Nous avons eu de la chance que personne n’ait été blessé – ou tué, pensa Riley. Ce mantra reconnaissant lui avait traversé l’esprit chaque jour depuis lors.
Elle se demandait si elle n’aurait pas dû punir April plus longtemps – peut-être jusqu’à Noël et au Nouvel An. Mais il était trop tard pour changer d’avis maintenant. Elle devait être cohérente. Gabriela l’avait aidée à apprendre cette leçon là aussi.
Riley regarda par la fenêtre les filles quitter la maison et se diriger vers leur arrêt de bus. Elle se retrouva à penser à quel point elle détestait Halloween. Elle ne savait pas exactement pourquoi.

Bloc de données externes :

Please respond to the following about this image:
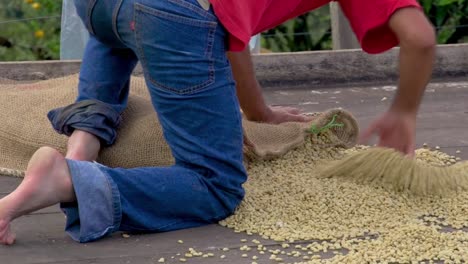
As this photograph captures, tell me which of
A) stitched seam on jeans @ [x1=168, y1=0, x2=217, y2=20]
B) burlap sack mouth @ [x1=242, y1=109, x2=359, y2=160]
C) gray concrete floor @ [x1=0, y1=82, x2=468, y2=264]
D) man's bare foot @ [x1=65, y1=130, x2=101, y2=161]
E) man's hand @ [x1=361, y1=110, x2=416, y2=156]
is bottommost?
gray concrete floor @ [x1=0, y1=82, x2=468, y2=264]

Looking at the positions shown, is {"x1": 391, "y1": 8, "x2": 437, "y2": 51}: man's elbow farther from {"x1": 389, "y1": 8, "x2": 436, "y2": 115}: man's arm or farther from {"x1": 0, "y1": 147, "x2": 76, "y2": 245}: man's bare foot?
{"x1": 0, "y1": 147, "x2": 76, "y2": 245}: man's bare foot

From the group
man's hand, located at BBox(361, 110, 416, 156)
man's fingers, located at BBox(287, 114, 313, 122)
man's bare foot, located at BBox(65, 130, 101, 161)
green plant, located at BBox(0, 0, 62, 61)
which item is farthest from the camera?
green plant, located at BBox(0, 0, 62, 61)

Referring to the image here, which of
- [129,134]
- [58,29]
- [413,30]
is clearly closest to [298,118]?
[129,134]

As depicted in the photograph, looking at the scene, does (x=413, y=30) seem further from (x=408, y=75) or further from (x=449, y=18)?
(x=449, y=18)

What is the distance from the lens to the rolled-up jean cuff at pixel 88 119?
2.62 metres

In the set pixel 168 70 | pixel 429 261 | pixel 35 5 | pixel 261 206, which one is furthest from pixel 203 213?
pixel 35 5

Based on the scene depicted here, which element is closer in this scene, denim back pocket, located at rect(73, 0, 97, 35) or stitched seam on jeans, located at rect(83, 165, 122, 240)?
stitched seam on jeans, located at rect(83, 165, 122, 240)

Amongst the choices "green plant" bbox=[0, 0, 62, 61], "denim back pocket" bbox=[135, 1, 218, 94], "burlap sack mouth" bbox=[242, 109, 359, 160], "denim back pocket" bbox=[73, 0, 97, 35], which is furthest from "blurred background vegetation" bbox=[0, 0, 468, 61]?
"denim back pocket" bbox=[135, 1, 218, 94]

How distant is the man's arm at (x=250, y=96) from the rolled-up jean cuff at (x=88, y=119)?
40cm

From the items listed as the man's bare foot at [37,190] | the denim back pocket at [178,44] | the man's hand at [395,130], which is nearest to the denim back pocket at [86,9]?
the denim back pocket at [178,44]

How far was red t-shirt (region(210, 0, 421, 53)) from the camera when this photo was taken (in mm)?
2227

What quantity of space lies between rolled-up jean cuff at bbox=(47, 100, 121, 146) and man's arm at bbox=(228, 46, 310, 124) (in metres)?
0.40

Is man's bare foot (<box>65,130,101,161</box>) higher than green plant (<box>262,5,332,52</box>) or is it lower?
lower

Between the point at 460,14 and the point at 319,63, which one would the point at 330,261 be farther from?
the point at 460,14
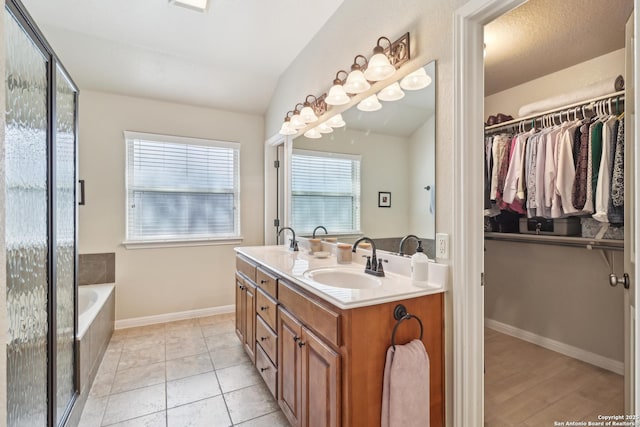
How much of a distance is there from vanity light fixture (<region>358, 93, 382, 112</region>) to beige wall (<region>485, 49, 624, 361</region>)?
1770 mm

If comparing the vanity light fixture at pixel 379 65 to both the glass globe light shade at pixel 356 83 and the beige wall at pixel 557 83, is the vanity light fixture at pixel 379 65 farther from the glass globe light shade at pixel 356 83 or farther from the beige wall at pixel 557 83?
the beige wall at pixel 557 83

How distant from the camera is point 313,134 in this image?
2.70 m

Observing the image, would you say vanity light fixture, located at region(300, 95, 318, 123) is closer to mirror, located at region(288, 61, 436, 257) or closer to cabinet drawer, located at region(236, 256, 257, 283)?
mirror, located at region(288, 61, 436, 257)

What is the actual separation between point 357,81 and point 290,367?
1.72 metres

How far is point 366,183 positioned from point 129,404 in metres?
2.11

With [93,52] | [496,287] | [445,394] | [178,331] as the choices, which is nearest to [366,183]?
[445,394]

Elle était peut-être troublée par l’idée que des enfants se promènent en se faisant passer pour des monstres. Après avoir travaillé pendant des années comme agent de l’Unité d’Analyse Comportementale, Riley avait appris depuis longtemps que le monde était bien trop rempli de véritables monstres. Il lui semblait quelque peu pervers d’aller inventer des monstres imaginaires juste pour s’amuser.

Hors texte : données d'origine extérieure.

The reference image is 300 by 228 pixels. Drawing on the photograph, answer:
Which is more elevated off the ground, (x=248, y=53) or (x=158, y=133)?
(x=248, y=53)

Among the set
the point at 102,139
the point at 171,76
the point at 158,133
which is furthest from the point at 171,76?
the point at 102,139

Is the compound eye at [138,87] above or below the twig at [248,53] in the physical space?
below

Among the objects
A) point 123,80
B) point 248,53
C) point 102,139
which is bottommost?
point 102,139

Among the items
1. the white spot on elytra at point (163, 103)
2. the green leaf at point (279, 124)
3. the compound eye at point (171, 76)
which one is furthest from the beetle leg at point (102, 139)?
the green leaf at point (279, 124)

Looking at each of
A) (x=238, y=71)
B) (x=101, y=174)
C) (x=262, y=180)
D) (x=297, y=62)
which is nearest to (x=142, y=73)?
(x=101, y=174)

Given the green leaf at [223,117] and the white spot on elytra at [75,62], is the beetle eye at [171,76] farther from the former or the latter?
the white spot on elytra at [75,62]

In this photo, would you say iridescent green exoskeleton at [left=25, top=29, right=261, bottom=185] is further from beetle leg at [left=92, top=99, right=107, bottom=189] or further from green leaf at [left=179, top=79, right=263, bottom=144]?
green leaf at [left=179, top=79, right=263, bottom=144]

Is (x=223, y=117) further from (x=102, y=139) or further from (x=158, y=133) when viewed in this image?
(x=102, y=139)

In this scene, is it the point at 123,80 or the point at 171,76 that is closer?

Bien sûr, les enfants se déguisaient aussi en personnages plus positifs pour Halloween – les super-héros, par exemple. Mais Riley n’aimait pas cela non plus. Pour elle, le monde avait besoin de vrais héros, pas de faux héros en capes et en collants. Plus que cela, il devrait y avoir plus de gens qui puissent être héroïques dans les petites choses de la vie.
Comme arriver à faire partir ses enfants pour l’école, pensa Riley avec un sourire tandis qu’April et Jilly passaient le coin et disparaissaient.
La vérité était que combattre le crime n’avait jamais semblé être une activité particulièrement héroïque aux yeux de Riley. Les tâches quotidiennes d’un parent semblaient souvent bien plus impressionnantes que de débarrasser le monde de véritables monstres humains. Ces criminels pouvaient souvent être attrapés, leurs fureur destructrice stoppée. Le travail de parent se poursuivait sans relâche, exigeant un effort inlassable.
Non pas que je sois une grande héroïne de l’éducation.
Mais au moins, elle avait réussi à faire prendre leur petit-déjeuner à ses enfants, à les guider hors de la maison et sur le chemin de l’école ce matin. Sans affectation immédiate à l’UAC, elle avait pris sa journée de congé.
Et elle avait des projets spéciaux.
Elle sourit à l’idée…
Un rendez-vous.
Cela semblait étrange de le considérer ainsi, surtout si l’on considérait la personne qu’elle allait retrouver pour le déjeuner. Mais une relation importante dans sa vie avait pris un tournant inattendu récemment. Et maintenant…
On sort ensemble, j’imagine.
Elle était contente d’avoir le reste de la matinée pour se préparer.
Quand elle alla dans sa chambre, elle prit son téléphone portable sur la table de nuit et vit qu’elle avait reçu un message vocal.
Lorsqu’elle écouta le message, elle entendit une voix familière, rauque et bourrue.
– Hé, agent Paige. C’est Van Roff. Appelez-moi.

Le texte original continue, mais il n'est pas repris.